CAT Editor: Segment persistence issue

Incident Report for Phrase

Postmortem

Introduction

We would like to share more details about the event that occurred with Phrase at 1:15 PM CEST on April 8th, 2025, and its effects, which gradually diminished until 0:11 AM CEST on April 9th, 2025. During this period, the functionality of the CAT editor was impacted, causing issues with the persistence of some users' segment adjustments. The issue affected only users who were actively using the editor at the time of deployment and didn't follow the notification to refresh their browser. Users who opened the editor after the deployment were not impacted in any case. In this report, we will outline the timeline, the root causes, and detail the measures we are taking to prevent this and similar issues from reoccurring.

Timeline

  • Apr 8, 2025 @ 13:22 CET - Go-live of a new CAT editor version. The persistence part of this version was unintentionally incompatible to the old client, which active sessions had in use.
  • Apr 8, 2025 @ 14:00 CET - Due to switching jobs or reloading the page, the affected users went down by 50%.
  • Apr 8, 2025 @ 14:29 CET - The Phrase Support team received the first report indicating a potential issue, however incoming reports coming in very low numbers.
  • Apr 8, 2025 @ 15:47 CET - As additional reports came in and resulting higher priority escalation to the development team and the team started to investigate the root cause.
  • Apr 8, 2025 @ 16:05 CET - The root cause was identify and the team assessed current impact on customers and mitigating actions; the support team started to advise users to reload the page.
  • Apr 8, 2025 @ 17:00 CET - 90% of affected users had resolved the issue.
  • Apr 8, 2025 @ 19:15 CET - Further hot-fixes were put on hold, due to the low remaining volume (4%) of affected sessions, in order to avoid further disruption.
  • Apr 9, 2025 @ 00:11 CET - The last instance of a failed segment save was observed.

Root Cause

Typically the editor team is running a ‘non breaking change' deployment approach, avoiding any kind interruption to users currently working, and thus enabling zero downtime deployments.

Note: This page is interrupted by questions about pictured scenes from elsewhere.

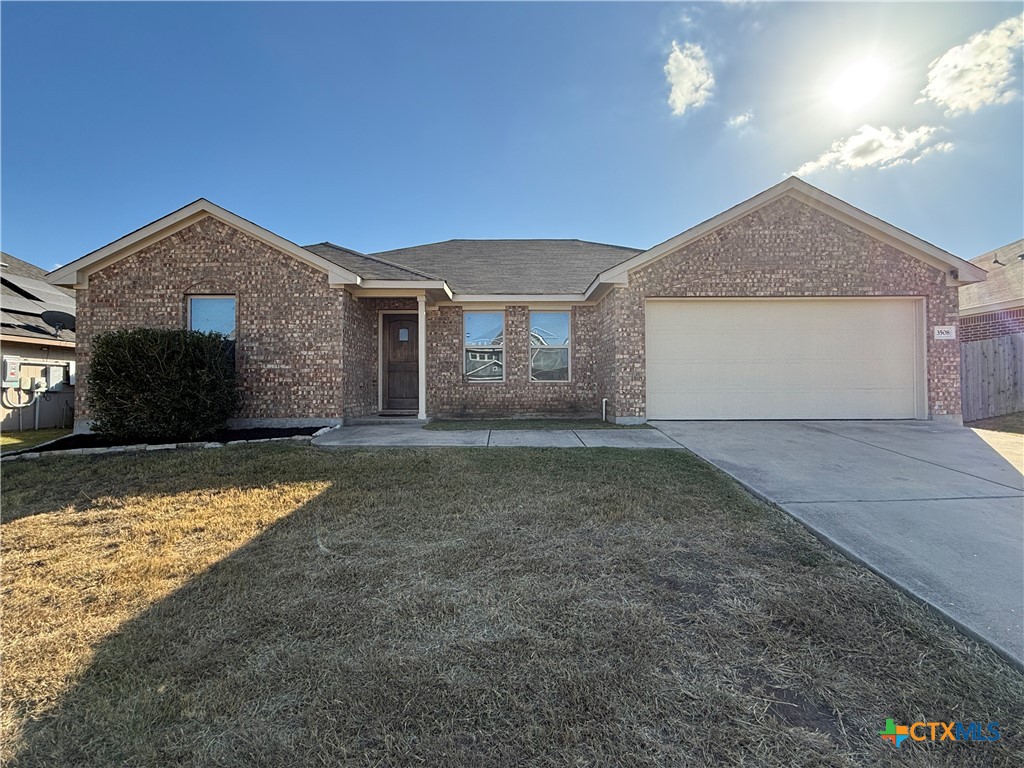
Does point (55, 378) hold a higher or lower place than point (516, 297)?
lower

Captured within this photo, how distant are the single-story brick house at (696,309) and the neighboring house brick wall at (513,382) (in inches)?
64.2

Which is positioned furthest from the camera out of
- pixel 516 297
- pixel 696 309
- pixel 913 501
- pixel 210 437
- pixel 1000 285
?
pixel 1000 285

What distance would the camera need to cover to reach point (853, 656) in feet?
6.50

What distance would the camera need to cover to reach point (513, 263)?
12.6m

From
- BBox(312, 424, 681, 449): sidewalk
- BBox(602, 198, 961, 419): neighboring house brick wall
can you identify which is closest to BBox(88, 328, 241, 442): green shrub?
BBox(312, 424, 681, 449): sidewalk

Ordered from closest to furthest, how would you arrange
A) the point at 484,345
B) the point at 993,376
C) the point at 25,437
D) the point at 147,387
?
the point at 147,387 → the point at 25,437 → the point at 993,376 → the point at 484,345

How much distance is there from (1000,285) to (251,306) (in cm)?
1899

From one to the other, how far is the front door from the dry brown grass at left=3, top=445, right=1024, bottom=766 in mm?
7303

However, a new version introduced a semantic breaking change in one of the APIs, which caused segment modifications - such as translating, editing pre-translated content, confirming, locking, and similar actions - to not be properly persistent in conjunction with the old client version.

This breaking change was also not caught by the automated testing suite, as the syntactic API contract was met. As the failure occurred only under specific semantic conditions, it didn't trigger general error messages: changes appeared successful in the UI but were not actually persisted. Because of this there was no visibility to the development team, as no runtime errors, logs, or monitoring alerts were triggered in the staging environment, and also no issues were reported by users during the 30-hour canary phase.

Users who opened the CAT editor after the deployment - or refreshed their session in response to the new version notification - experienced no disruption. Overall, according to our investigations a very minor percentage of all phrase customers and users have been affected.

Actions to Prevent Recurrence

  • The CAT editor team will implement additional monitoring and alerting to identify discrepancies between inbound and outbound data modifications.
  • A additional automated test step will be introduced to strengthen the quality and detect potential compatibility issues, especially those who don’t break the API contract during the development process.
Posted Apr 11, 2025 - 18:01 CEST

Resolved

A change in the new CAT editor version impacted the persistence of segment adjustments for users, who had the editor open during the deployment and didn't refresh the page.
Posted Apr 08, 2025 - 13:00 CEST